“The best of all medicines is resting and fasting.”  Benjamin Franklin

What if there was a way to achieve better health while doing “nothing”? Perhaps Ben Franklin had it right all those years ago. We all get caught up in “being a verb”, especially in our profession.

Every day we encourage clients to do more: train harder, engage in more cardio, seek out new forms of physical recreation…the list goes on and on. Imagine being able to make positive strides in our wellbeing by actually doing less!


The human body is a brilliantly complex machine, capable of executing billions of processes, most of which we are unaware. It (the human body) can transfer energy, manufacture antibodies, and utilize nutrition to feed its cells. Our bodies also possess unique properties of detoxing and self –preservation when under extreme duress.

Autophagy as a Fasting Motivation

One such property that has recently entered the public eye is the concept of autophagy. This word, of Greek origin, translates literally to “eating of self”. If upon reading, you instantly call up a mental image of life-threatening flesh-eating bacteria, imagine instead a process that is beneficial to our bodies.

Autophagy is classified as an auto-regulatory degrading process, one that strives to preserve the body’s balance of energy, typically in response to stress. “Think of autography as our body’s innate recycling program,” says Colin Champ, M.D., a board-certified Radiation Oncologist and Assistant Professor at the University of Pittsburgh Medical Center. “Autophagy makes us more efficient machines to get rid of faulty parts, stop cancerous growths, and stop metabolic dysfunction like obesity and diabetes.”

When the human body encounters a stressful situation, such as a pathogenic invader, the innate desire to return to homeostasis is activated.

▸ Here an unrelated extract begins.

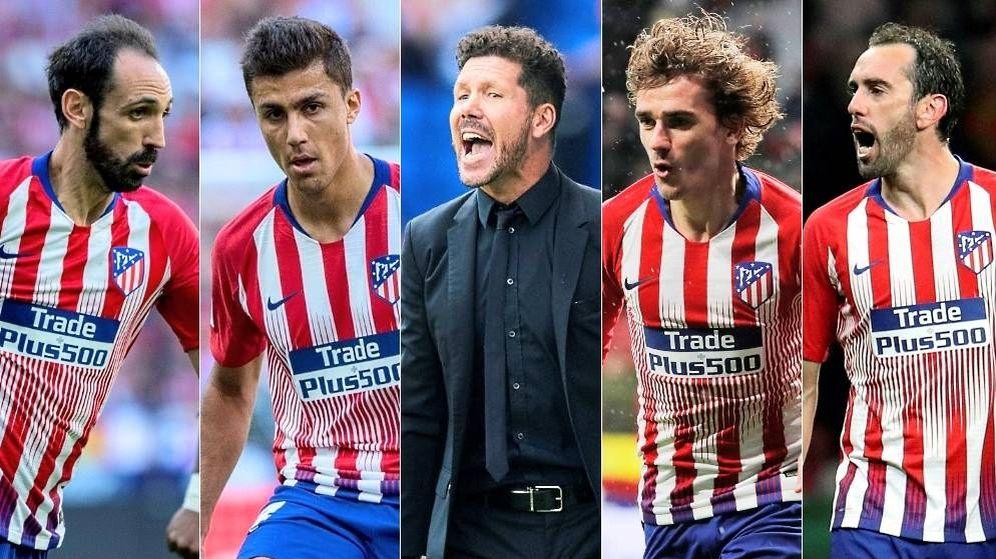 Foto: Cuatro jugadores ya se han despedido del Atlético de Madrid. Y puede salir alguno más. (Montaje: EC)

The optimal mechanism by which our elaborate machine accomplishes this is by kicking up efforts to eradicate the microbe from the cells as well as clear out toxins caused by the immune system’s response to infection.

When considered in this light, we can clearly see the beneficial side of an infection, the body responding to stress by ridding itself of undesirable cellular debris.

Can stress, therefore, be considered a life-saving element? “It’s our ancestral and evolutionary response to dealing with feast and famine in times of stress,” says Dr. Champ. “Since a lot of these things would kill us, like starvation and exercise, it only makes sense that after millions of years we adapted those mechanisms to make them positive.”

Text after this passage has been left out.